* [BRIEF]: In the Apptronik funding text, write out the passage starting at "Congratulations to Jeff" and ending at "a billion dollars.", putting "hard-won experience" in place of "scar tissue".

Apollo just pulled up with a war chest heavy enough to bend gravity. Apptronik closed a $520M Series A extension, stacking on top of the $350M Series A announced in February 2025. That brings the Series A total to $935M and total funding to roughly $963M when you add the earlier $28M. Valuation now sits in the $5B–$5.5B+ range depending on which tier 1 outlet you read. Either way, that is not a science project. That is scale.
Congratulations to Jeff Cardenas, Co Founder and CEO, and Nicholas Paine, Co Founder and CTO. Built out of the Human Centered Robotics Lab at the University of Texas at Austin alongside Luis Sentis, this company did not just appear in the humanoid hype cycle. They spent nearly a decade building 15 robotic systems, including work on NASA’s Valkyrie, before unveiling Apollo. That is reps. That is scar tissue. That is how you earn the right to raise almost a billion dollars.
The 2025 round was co led by B Capital and Capital Factory, with participation from Google. The extension brought in heavyweights including Google and Mercedes Benz, alongside institutional capital like Qatar Investment Authority, AT and T Ventures, and John Deere. When your cap table reads like a Davos dinner seating chart, it is because real industry intends to deploy real robots.

* [SOURCE MATERIAL]:
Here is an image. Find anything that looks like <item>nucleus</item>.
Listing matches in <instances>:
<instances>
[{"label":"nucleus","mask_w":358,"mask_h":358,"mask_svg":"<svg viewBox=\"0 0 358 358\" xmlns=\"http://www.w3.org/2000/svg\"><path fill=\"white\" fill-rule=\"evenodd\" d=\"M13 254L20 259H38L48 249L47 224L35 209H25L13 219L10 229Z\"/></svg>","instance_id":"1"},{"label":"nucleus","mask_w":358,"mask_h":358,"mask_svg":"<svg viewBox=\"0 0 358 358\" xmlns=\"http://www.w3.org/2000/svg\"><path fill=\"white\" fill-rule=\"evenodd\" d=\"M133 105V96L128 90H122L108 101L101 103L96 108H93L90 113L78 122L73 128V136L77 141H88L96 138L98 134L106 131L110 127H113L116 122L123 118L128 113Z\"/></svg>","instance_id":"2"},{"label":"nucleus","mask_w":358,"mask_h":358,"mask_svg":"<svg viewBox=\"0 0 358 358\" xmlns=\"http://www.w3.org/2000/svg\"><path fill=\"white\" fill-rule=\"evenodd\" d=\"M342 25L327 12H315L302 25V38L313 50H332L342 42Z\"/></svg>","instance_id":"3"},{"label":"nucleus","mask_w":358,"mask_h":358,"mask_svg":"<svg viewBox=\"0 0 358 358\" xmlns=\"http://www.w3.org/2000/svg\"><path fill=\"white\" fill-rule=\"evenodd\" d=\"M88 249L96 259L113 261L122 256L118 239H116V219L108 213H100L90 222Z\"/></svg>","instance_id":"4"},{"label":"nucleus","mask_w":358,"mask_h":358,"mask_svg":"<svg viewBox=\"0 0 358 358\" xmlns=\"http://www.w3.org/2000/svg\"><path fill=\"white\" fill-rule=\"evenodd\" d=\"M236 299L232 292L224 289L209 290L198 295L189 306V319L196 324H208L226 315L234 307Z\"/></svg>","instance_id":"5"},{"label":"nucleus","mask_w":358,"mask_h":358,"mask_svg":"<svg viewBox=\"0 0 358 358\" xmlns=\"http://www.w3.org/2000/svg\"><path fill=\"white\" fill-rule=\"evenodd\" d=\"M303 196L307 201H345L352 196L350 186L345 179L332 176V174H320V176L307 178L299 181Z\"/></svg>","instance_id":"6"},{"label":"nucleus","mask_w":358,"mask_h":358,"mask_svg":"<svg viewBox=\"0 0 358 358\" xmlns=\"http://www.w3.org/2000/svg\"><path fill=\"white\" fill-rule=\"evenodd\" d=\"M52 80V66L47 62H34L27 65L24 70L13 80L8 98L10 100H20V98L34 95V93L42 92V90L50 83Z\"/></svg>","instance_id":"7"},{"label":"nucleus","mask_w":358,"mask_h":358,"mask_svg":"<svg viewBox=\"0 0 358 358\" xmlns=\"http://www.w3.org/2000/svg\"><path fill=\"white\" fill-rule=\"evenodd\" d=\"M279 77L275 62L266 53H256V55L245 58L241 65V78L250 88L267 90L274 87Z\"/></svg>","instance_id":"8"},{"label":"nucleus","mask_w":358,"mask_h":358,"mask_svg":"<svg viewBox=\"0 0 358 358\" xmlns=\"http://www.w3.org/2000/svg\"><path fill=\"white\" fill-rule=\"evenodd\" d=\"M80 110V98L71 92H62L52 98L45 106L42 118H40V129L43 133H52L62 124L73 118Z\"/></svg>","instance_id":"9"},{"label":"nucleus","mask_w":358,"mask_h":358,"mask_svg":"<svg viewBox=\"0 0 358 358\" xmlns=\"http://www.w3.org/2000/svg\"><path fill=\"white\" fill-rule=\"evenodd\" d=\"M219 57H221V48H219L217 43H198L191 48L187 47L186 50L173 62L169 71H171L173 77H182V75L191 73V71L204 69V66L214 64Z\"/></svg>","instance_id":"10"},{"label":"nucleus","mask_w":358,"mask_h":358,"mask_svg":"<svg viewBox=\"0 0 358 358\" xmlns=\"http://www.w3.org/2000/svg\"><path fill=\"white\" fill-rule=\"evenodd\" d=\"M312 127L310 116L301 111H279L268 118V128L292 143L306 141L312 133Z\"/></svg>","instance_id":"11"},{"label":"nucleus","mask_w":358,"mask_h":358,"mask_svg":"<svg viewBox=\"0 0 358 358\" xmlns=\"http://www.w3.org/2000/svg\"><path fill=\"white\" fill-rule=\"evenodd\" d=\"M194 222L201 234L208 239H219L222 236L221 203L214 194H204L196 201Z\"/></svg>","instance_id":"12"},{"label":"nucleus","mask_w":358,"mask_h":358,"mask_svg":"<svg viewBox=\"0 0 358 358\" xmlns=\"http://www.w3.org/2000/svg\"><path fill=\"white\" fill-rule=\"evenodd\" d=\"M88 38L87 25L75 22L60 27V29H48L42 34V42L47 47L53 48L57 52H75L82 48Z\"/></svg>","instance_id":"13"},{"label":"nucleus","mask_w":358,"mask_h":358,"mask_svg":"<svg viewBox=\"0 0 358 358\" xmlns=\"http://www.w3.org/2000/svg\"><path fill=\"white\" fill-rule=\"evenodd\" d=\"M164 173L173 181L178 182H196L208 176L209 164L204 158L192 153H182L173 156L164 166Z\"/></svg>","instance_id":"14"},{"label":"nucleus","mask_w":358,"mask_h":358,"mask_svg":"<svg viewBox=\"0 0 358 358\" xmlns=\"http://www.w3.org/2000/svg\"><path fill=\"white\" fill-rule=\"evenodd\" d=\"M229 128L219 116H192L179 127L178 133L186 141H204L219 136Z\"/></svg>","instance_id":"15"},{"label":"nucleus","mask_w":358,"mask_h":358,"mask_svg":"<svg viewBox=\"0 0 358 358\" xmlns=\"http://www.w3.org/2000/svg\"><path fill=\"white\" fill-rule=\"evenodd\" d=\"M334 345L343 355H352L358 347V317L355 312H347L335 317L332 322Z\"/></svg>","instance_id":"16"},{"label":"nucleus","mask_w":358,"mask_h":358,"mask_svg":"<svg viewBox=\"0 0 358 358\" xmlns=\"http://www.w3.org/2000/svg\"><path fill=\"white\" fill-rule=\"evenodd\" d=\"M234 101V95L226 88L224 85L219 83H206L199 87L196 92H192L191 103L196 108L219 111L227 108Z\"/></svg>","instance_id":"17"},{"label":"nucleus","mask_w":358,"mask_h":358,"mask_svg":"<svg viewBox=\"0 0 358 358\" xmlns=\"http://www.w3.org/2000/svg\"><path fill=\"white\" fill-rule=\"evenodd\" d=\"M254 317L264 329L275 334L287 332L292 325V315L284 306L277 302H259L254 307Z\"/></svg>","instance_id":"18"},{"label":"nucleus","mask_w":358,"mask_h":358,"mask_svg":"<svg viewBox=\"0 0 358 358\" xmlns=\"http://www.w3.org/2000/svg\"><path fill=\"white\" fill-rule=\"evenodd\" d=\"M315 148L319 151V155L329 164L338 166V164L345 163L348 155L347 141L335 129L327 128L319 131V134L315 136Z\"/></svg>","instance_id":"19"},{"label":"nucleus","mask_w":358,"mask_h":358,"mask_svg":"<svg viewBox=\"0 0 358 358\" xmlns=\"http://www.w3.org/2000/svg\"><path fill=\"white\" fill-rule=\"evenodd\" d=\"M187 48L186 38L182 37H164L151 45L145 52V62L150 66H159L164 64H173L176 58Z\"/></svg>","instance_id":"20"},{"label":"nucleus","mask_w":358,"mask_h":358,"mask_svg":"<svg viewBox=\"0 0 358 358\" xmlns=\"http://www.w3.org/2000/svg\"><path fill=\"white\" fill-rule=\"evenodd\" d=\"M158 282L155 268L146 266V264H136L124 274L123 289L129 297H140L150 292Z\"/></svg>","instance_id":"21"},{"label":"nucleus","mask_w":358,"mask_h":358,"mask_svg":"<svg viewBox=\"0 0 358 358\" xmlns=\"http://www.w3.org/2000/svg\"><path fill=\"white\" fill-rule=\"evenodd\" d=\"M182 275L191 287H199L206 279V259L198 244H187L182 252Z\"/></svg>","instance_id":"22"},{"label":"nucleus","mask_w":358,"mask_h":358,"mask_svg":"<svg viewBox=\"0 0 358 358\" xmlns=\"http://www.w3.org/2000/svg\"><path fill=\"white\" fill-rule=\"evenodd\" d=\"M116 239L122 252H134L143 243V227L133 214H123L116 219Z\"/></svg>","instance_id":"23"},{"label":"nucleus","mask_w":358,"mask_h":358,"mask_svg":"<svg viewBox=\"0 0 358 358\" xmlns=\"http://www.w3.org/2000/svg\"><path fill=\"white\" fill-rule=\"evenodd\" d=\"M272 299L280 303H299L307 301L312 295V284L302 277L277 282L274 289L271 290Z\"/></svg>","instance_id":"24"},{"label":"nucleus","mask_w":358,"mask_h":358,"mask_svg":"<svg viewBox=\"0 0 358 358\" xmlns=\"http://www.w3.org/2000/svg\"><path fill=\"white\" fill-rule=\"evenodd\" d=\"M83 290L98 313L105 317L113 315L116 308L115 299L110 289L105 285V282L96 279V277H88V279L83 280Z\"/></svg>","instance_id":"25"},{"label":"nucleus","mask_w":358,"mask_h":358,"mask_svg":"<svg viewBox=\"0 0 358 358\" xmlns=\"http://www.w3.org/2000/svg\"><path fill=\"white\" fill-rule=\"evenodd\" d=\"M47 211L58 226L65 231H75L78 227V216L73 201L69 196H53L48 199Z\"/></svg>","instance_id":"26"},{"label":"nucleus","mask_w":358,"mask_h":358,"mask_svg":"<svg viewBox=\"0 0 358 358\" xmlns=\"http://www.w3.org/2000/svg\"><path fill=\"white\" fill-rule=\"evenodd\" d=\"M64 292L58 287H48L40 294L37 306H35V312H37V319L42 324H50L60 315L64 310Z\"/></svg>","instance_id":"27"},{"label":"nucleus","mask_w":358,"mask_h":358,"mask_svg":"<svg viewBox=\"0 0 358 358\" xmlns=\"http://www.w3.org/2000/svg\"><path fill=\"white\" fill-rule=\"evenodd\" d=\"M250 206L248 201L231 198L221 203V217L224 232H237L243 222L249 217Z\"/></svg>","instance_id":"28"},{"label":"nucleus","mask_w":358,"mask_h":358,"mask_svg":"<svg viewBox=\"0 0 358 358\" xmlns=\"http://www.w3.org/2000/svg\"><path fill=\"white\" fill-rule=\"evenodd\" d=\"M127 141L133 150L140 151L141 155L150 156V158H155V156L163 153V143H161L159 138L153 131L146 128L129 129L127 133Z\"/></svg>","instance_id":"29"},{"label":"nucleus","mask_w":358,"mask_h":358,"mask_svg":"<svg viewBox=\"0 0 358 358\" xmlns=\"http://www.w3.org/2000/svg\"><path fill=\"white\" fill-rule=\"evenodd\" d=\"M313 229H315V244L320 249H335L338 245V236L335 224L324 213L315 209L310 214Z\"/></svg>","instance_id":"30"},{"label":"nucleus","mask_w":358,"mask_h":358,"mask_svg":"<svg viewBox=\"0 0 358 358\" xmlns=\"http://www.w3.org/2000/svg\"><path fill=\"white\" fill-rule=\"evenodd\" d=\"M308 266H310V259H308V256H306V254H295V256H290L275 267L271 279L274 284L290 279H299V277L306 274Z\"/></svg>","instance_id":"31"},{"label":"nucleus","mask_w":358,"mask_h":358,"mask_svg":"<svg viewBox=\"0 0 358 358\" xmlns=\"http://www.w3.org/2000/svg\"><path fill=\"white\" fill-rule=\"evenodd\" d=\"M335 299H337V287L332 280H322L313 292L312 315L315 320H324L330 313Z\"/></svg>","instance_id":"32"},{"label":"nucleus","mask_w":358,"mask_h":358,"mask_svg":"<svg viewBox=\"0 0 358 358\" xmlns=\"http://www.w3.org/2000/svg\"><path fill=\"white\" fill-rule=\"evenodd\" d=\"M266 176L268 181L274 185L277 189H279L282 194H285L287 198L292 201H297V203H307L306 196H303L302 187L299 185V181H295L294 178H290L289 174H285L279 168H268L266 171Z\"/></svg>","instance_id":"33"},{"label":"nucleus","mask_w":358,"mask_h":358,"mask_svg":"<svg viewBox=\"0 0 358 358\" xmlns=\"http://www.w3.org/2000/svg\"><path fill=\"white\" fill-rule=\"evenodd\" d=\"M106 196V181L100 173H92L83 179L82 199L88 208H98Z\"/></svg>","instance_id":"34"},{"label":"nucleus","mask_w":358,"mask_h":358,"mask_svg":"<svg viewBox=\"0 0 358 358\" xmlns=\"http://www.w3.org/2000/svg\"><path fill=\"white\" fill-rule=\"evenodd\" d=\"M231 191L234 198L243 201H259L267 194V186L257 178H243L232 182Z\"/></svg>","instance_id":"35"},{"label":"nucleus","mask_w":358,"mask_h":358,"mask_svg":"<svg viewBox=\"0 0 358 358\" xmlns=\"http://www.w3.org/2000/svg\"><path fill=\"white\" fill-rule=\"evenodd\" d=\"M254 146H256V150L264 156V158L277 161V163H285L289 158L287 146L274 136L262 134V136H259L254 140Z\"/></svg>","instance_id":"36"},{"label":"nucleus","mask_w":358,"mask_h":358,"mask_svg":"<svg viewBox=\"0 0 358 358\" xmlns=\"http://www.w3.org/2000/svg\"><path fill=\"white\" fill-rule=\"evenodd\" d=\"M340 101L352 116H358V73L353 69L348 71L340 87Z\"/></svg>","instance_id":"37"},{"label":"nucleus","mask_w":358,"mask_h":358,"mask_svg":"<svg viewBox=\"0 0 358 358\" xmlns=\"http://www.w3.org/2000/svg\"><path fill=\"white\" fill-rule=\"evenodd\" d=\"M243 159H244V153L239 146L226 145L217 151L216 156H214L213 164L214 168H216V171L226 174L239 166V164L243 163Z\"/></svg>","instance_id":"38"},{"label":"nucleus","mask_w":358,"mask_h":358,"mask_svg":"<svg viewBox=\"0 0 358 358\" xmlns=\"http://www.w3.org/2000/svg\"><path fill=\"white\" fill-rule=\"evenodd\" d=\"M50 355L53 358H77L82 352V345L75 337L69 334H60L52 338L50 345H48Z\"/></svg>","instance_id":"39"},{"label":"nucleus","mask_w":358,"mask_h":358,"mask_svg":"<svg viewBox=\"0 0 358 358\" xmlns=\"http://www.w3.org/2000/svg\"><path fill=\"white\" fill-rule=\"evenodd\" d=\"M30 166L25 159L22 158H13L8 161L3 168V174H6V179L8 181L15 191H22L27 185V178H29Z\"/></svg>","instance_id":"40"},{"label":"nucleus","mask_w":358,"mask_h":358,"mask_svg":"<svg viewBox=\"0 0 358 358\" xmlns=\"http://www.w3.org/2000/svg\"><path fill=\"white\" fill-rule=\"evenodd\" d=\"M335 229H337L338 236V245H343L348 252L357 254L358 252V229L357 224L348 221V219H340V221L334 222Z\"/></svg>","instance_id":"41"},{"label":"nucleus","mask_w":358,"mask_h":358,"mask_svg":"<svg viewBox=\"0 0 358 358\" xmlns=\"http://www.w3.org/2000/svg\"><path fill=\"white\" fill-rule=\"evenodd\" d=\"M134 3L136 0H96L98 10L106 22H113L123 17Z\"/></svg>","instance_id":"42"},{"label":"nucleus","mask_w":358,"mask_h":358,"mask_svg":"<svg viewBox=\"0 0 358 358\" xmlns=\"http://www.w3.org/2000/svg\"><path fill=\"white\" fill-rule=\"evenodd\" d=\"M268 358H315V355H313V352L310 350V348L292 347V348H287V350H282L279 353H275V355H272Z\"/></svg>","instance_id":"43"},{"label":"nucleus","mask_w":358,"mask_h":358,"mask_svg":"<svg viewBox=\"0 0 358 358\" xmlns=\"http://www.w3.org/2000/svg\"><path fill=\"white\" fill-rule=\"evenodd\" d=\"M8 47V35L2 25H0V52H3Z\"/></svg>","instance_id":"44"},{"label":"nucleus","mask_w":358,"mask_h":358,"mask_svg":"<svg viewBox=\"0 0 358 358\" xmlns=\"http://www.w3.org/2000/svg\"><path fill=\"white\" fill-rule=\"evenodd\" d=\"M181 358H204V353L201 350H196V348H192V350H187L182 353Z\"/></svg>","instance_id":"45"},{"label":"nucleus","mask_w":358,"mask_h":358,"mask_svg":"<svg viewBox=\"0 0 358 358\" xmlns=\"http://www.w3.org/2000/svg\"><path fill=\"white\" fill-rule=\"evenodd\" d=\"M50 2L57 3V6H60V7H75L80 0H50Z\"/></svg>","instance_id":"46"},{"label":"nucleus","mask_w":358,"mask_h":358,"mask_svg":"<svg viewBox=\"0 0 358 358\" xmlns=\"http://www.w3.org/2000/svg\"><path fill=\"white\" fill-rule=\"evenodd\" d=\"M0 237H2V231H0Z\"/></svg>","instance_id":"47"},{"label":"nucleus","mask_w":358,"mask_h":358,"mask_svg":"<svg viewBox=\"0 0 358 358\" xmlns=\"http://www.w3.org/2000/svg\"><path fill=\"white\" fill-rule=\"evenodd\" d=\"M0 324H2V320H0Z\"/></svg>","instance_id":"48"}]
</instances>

* [RESPONSE TO THIS TASK]:
Congratulations to Jeff Cardenas, Co Founder and CEO, and Nicholas Paine, Co Founder and CTO. Built out of the Human Centered Robotics Lab at the University of Texas at Austin alongside Luis Sentis, this company did not just appear in the humanoid hype cycle. They spent nearly a decade building 15 robotic systems, including work on NASA’s Valkyrie, before unveiling Apollo. That is reps. That is hard-won experience. That is how you earn the right to raise almost a billion dollars.